§ **YOUR ASSIGNMENT**: Set down the line that has "family: Leporidae" and each line beneath it, through the last line of the entries, exactly and with no others.

Saved data entries
Segment Open

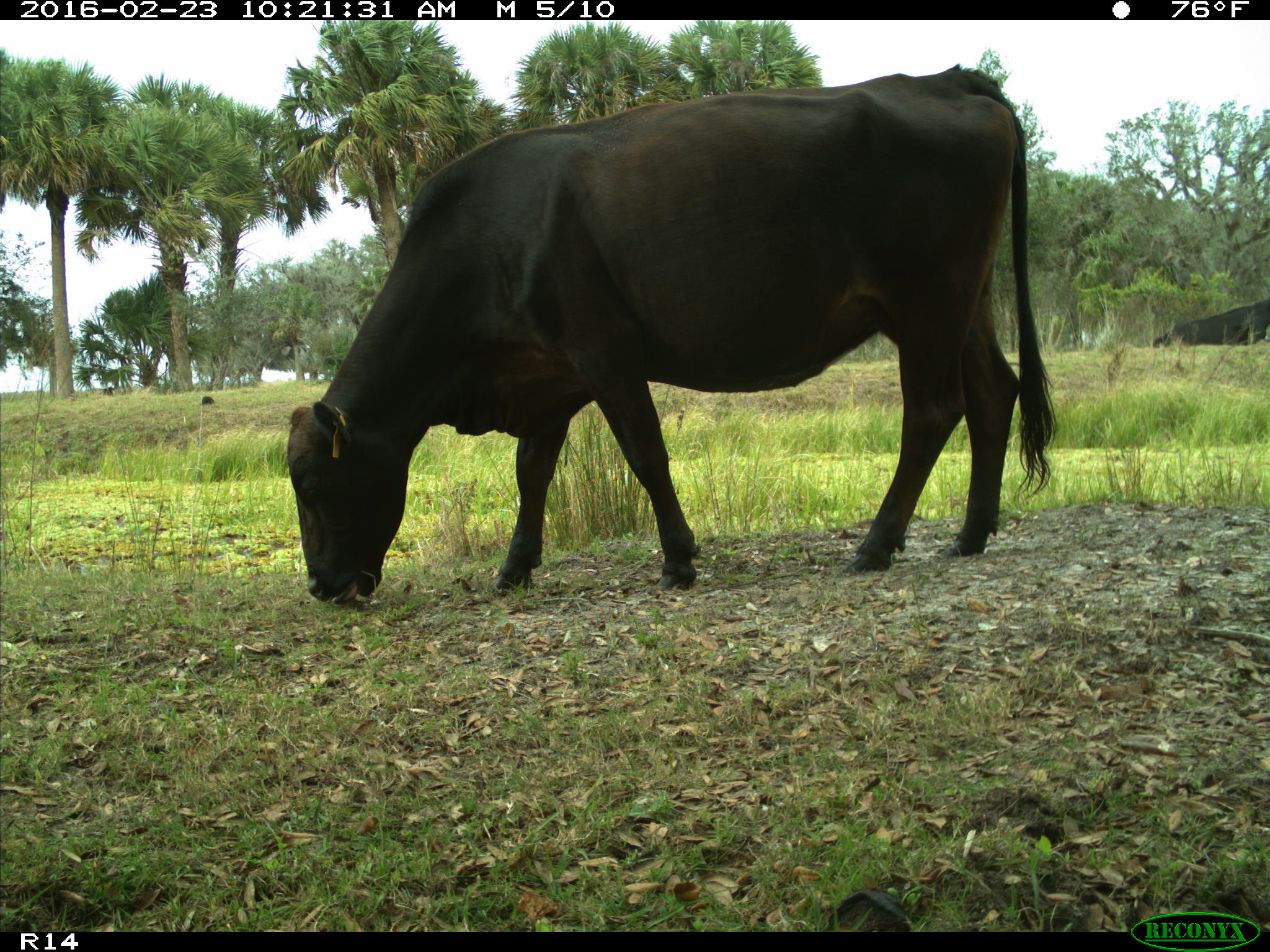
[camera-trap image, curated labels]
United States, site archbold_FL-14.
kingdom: Animalia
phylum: Chordata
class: Mammalia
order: Artiodactyla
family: Bovidae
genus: Bos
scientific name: Bos taurus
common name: domestic cow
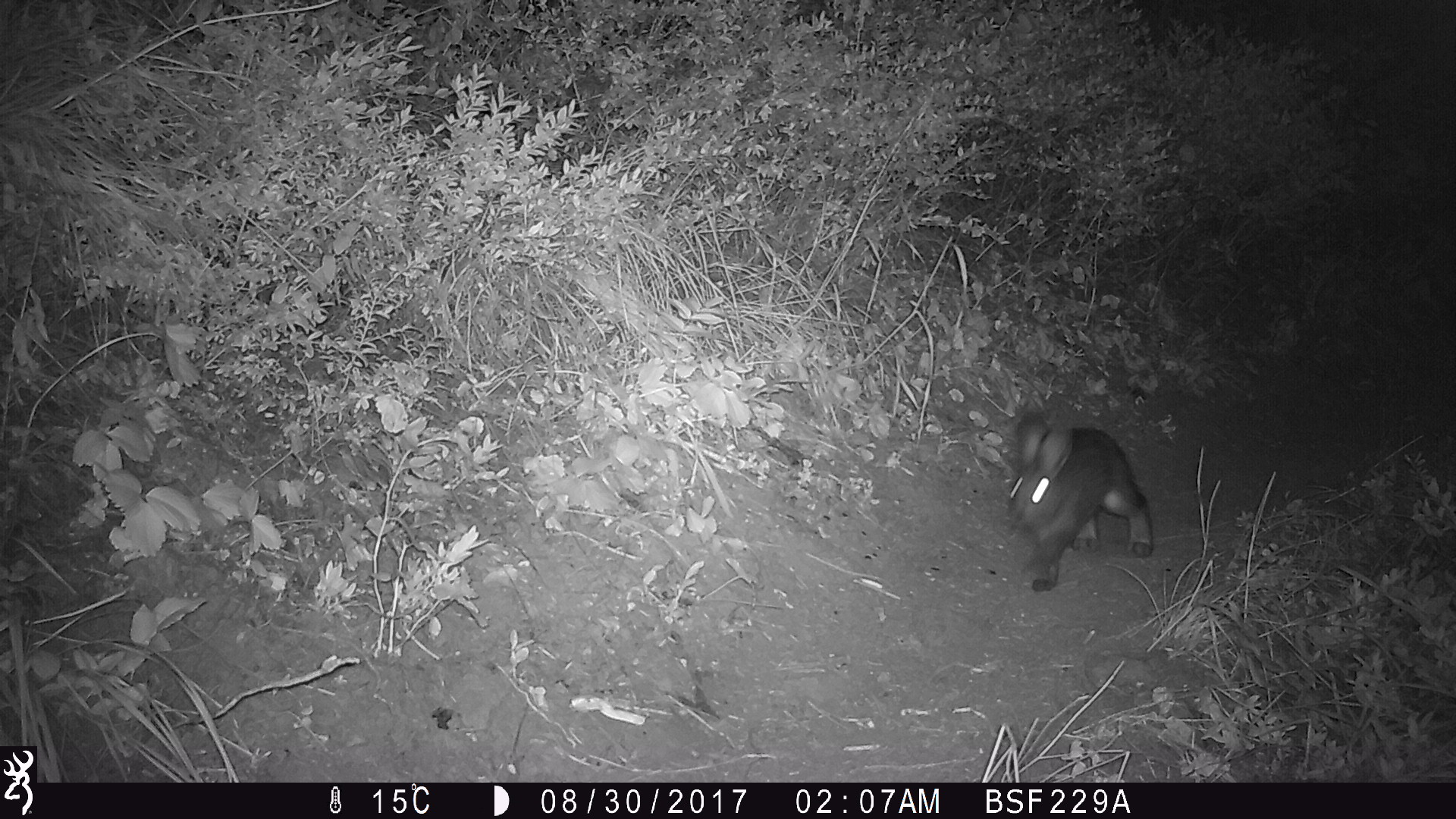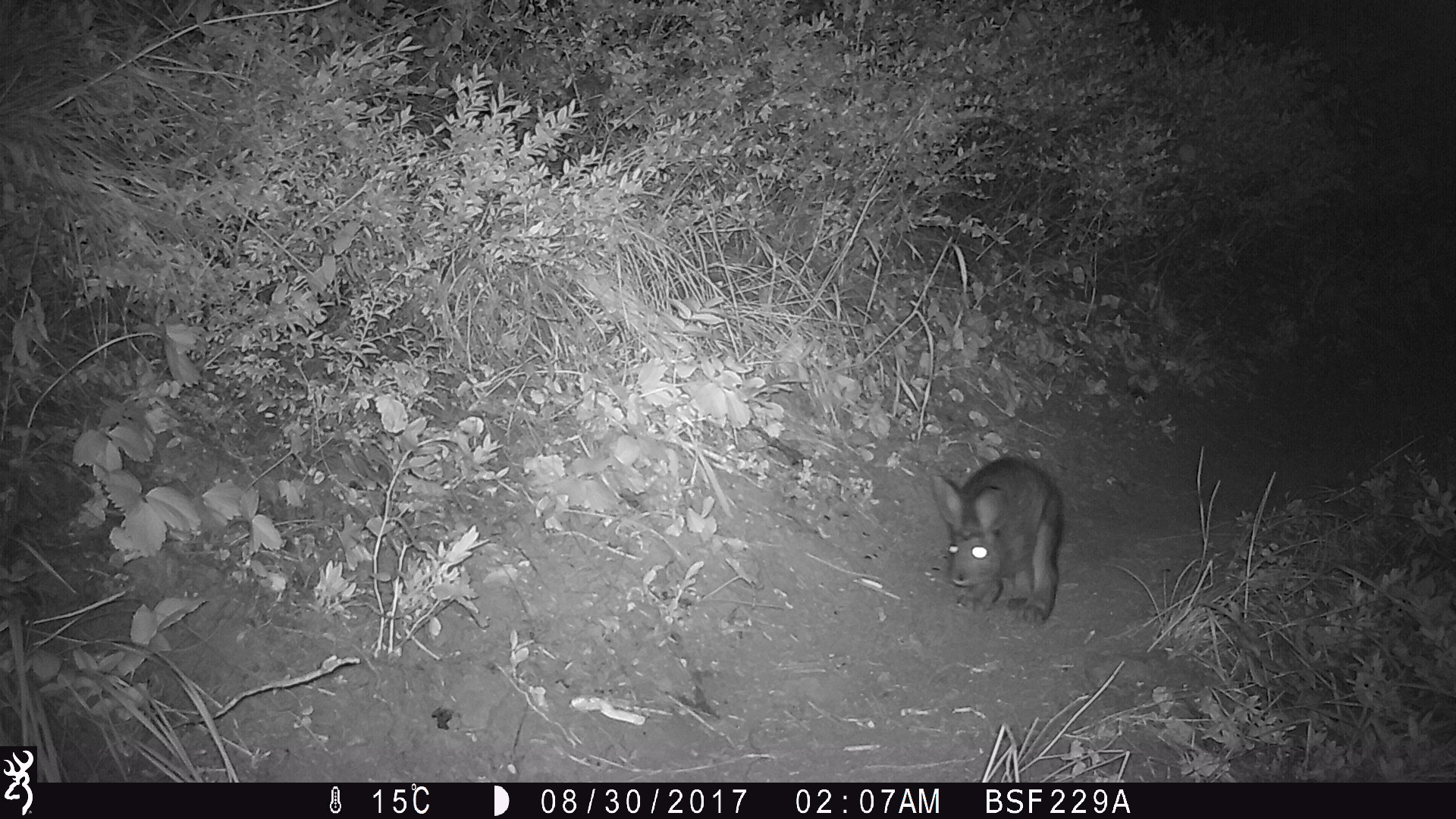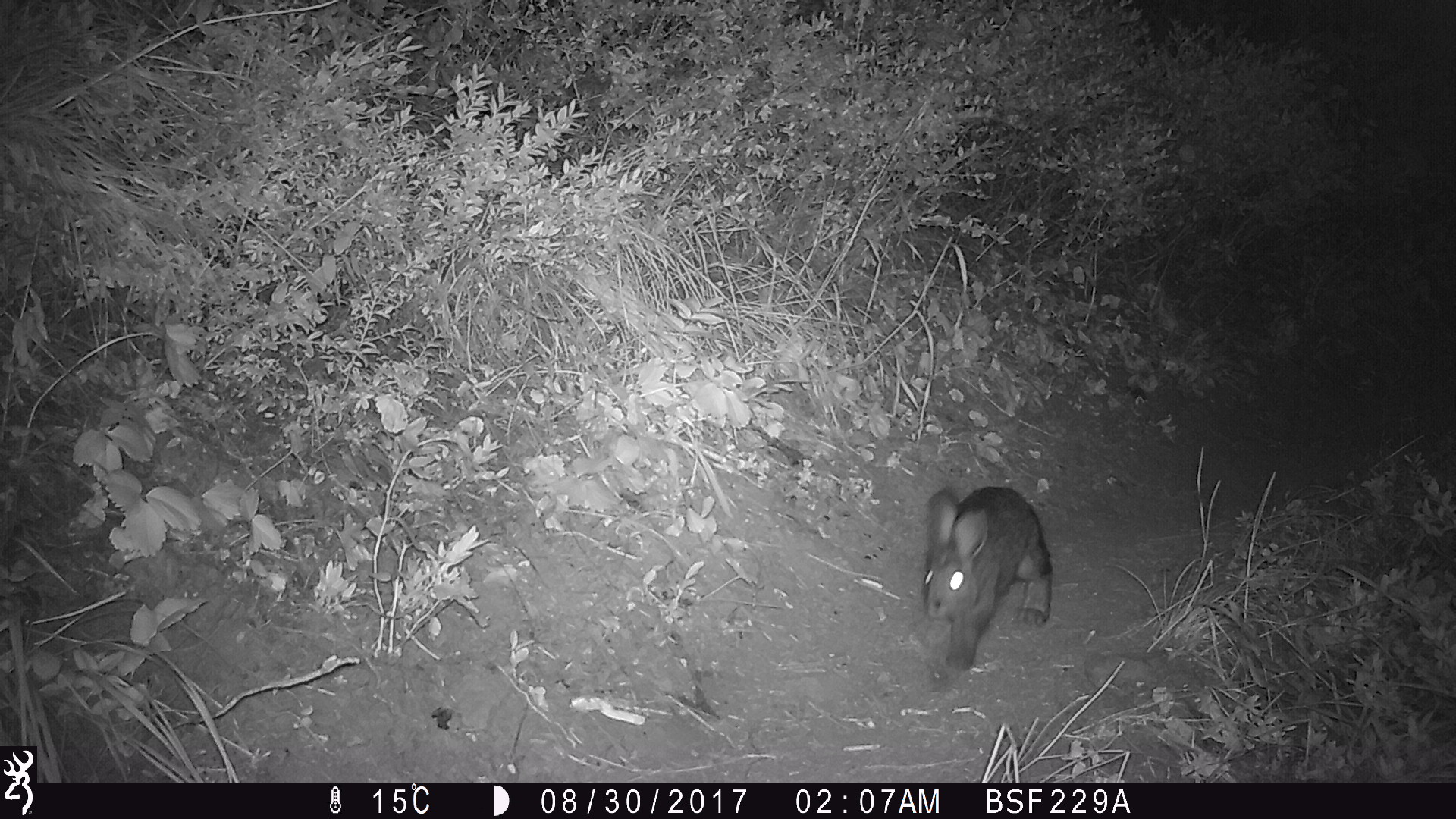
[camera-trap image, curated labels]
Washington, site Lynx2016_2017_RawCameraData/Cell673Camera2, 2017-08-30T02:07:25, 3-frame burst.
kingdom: Animalia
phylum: Chordata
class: Mammalia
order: Lagomorpha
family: Leporidae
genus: Lepus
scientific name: Lepus americanus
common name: snowshoe hare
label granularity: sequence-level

Segment Closed

§ **TASK RESULT**:
family: Leporidae
genus: Lepus
scientific name: Lepus americanus
common name: snowshoe hare
label granularity: sequence-level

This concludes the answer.